Alex took good care of Kate during his 2004. In 2004, he booked the "Sea" restaurant to meet in 2006. The tree transplanted by the lake in 2004 was able to protect him from the wind and rain in 2006 when Kate was looking down on the lost property. . . But when Kate didn't want to contact him anymore, he insisted on restraint. This is the materialistic standpoint of love that I admire, caring for the soul rather than the heart. Taking care of your own heart is the starting point, and taking into account the feelings of others is the principle.
It is not easy for people from the same height to appreciate each other. It’s even harder to appreciate each other from the same height through pen pals. Appreciating each other from the same height is to know each other first through pen pals, and it is even more difficult to not ignore each other. The only thing I don’t like is the ending. They can actually travel through time and space and hug each other by the lake. Although it is a fool who is watching the show, the fool seems to be such a comedy that is too unreal, and there is no deep tragedy. Beautiful things should still be there. It fades just when it is beautiful. . . . .

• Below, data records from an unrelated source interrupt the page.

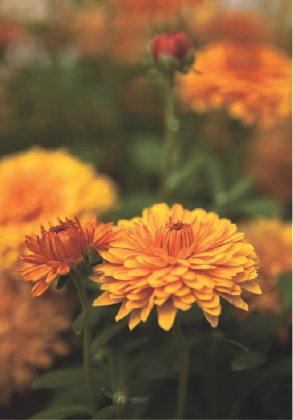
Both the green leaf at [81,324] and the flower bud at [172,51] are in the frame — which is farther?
the flower bud at [172,51]

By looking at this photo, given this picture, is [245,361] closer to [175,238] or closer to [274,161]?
[175,238]

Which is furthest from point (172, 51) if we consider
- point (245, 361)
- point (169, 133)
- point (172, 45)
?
point (245, 361)

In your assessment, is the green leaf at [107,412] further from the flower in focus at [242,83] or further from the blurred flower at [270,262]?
the flower in focus at [242,83]

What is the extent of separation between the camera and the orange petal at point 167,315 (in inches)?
14.2

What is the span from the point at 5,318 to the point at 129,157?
0.54 metres

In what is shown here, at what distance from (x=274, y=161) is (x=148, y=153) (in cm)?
27

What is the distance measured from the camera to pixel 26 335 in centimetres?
64

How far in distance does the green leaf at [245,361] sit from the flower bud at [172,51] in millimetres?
335

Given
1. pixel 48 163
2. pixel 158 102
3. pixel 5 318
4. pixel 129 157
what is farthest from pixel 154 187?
A: pixel 5 318

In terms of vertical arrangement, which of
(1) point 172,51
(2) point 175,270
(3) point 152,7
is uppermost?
(3) point 152,7

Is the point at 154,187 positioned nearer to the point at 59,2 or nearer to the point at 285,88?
the point at 285,88

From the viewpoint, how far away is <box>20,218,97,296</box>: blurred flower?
37 centimetres

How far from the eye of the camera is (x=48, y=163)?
0.73 m

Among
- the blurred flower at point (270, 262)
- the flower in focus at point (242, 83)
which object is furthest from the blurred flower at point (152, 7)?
the blurred flower at point (270, 262)
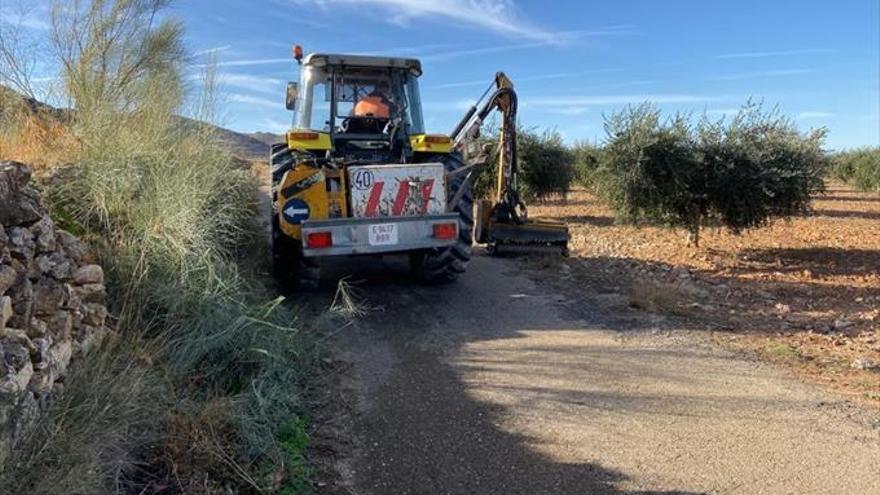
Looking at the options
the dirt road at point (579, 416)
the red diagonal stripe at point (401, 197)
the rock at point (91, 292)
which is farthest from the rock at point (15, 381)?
the red diagonal stripe at point (401, 197)

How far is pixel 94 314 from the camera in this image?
3.41 metres

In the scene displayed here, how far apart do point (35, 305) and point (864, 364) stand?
5.65 m

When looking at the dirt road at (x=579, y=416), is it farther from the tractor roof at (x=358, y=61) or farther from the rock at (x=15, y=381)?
the tractor roof at (x=358, y=61)

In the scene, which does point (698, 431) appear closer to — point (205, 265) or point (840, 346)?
point (840, 346)

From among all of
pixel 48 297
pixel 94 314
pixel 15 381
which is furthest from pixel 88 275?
pixel 15 381

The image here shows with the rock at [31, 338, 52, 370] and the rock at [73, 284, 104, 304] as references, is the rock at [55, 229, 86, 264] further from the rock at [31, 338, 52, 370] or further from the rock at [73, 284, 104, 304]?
the rock at [31, 338, 52, 370]

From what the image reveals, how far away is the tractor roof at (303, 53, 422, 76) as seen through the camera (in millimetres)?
7414

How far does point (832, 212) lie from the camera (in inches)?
814

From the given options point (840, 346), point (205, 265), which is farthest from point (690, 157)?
point (205, 265)

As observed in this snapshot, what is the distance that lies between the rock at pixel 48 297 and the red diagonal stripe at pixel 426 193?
3895 millimetres

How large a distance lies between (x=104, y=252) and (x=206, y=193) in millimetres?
1177

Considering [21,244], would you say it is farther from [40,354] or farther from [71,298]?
[40,354]

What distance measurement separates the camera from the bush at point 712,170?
1105 cm

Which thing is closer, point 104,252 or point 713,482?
point 713,482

View more about The Lake House reviews

Extended Reading

The Lake House quotes

  • Alex: [after he saw her at the subway station in 2004] I don't know if you remember but, we saw each other. That is, I saw you. You never told me... how beautiful you were.

    Kate: Well, maybe you saw someone else. That was a bad hair year for me.

    Alex: Long brown hair, gentle unguarded eyes...

    Kate: OK, OK. You saw me. But I still don't know what you look like.

  • Kate: It was you. Why didn't you tell me?

    Alex: You would've thought I was crazy or drunk. Or both.